--- Instrucciones de la tarea ---
Responda con base en el texto sobre la absenta:
1. ¿Cuál es el alcaloide principal del ajenjo?
2. ¿Qué efecto puede inducir esa sustancia si se rebasan los umbrales de consumo?
3. ¿A quién se atribuye la frase "el único veneno está en la dosis"?

--- Texto de origen ---

'''

Uno de ellos, el más extendido, es el que afirma que la absenta tiene poderes alucinógenos. La duda razonable nos asiste si refutamos esta teoría aduciendo que del consumo compulsivo de bebidas espirituosas de alta graduación alcohólica cualquier resultado similar al producido por psicotrópicos no deja de ser, cuanto menos, relativo. Se sabe que el alcaloide principal del ajenjo, la tuyona, prima lejana del THC que contiene el cannabis, tiene propiedades narcóticas. Si se rebasan los umbrales de consumo, la tuyona puede inducir a estados de parálisis. Pero de ahí a afirmar que la absenta es un alucinógeno hay un trecho. Ya decía Paracelso que "el único veneno está en la dosis", con lo que demonizar la sustancia, en este caso una bebida, es un tanto inocente si nos atenemos al dato de que en una botella de absenta la concentración de tuyonas no da para una experiencia psicodélica.

'''

--- Datos ---
'''

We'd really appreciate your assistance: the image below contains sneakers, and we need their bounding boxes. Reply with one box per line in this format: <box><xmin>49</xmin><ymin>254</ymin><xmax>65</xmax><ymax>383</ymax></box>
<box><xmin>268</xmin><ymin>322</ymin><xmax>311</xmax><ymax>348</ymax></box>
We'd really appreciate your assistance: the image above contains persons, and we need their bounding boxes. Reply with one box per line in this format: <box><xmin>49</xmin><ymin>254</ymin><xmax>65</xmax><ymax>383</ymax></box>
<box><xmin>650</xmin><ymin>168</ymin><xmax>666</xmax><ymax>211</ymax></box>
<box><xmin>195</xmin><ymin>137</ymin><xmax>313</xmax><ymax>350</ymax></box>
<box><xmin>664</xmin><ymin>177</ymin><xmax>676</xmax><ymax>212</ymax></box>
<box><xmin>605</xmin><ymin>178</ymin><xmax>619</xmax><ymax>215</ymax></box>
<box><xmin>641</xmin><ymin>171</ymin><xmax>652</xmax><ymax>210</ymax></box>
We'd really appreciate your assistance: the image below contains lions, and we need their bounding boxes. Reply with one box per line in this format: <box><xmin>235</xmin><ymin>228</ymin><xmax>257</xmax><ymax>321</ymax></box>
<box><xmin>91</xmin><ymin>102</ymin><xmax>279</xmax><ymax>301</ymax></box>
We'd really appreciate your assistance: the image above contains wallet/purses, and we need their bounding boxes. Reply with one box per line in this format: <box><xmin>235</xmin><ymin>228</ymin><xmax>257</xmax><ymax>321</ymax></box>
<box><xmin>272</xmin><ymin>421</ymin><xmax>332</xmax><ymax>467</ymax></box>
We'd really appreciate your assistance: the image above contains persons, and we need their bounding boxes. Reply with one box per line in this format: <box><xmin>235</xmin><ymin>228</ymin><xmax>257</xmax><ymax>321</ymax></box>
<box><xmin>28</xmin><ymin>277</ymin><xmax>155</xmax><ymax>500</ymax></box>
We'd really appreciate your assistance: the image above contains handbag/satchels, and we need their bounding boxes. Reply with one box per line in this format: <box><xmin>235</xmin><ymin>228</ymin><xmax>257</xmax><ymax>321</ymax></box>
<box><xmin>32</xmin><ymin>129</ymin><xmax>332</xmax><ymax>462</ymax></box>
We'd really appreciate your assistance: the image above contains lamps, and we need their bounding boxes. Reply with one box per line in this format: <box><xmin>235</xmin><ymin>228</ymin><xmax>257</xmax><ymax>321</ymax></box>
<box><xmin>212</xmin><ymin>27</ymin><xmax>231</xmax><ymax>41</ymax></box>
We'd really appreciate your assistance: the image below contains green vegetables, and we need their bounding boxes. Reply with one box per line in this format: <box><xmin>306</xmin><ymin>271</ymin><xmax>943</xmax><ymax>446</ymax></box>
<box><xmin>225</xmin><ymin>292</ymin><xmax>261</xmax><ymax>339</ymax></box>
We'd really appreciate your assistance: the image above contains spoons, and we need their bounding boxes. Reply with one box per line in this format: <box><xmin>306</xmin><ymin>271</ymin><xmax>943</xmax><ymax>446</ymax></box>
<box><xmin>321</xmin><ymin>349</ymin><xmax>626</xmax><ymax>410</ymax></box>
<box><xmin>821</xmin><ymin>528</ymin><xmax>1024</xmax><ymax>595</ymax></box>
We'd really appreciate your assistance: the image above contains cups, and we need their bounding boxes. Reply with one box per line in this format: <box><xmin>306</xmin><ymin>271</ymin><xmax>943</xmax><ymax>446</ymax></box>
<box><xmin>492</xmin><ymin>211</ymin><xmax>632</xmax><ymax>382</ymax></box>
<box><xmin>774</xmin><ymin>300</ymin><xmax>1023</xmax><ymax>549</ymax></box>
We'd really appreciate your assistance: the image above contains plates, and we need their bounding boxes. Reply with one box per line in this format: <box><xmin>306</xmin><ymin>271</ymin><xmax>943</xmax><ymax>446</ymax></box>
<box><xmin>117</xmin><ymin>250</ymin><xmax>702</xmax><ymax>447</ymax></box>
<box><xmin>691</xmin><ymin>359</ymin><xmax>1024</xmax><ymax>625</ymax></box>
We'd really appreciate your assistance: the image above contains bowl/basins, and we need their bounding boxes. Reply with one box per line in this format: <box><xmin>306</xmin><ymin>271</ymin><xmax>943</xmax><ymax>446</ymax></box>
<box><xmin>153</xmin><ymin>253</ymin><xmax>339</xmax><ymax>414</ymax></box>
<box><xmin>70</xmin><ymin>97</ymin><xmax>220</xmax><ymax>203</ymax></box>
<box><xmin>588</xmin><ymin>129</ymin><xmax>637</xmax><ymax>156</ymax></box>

'''

--- Espacio de respuesta ---
1. La tuyona.
2. Estados de parálisis.
3. A Paracelso.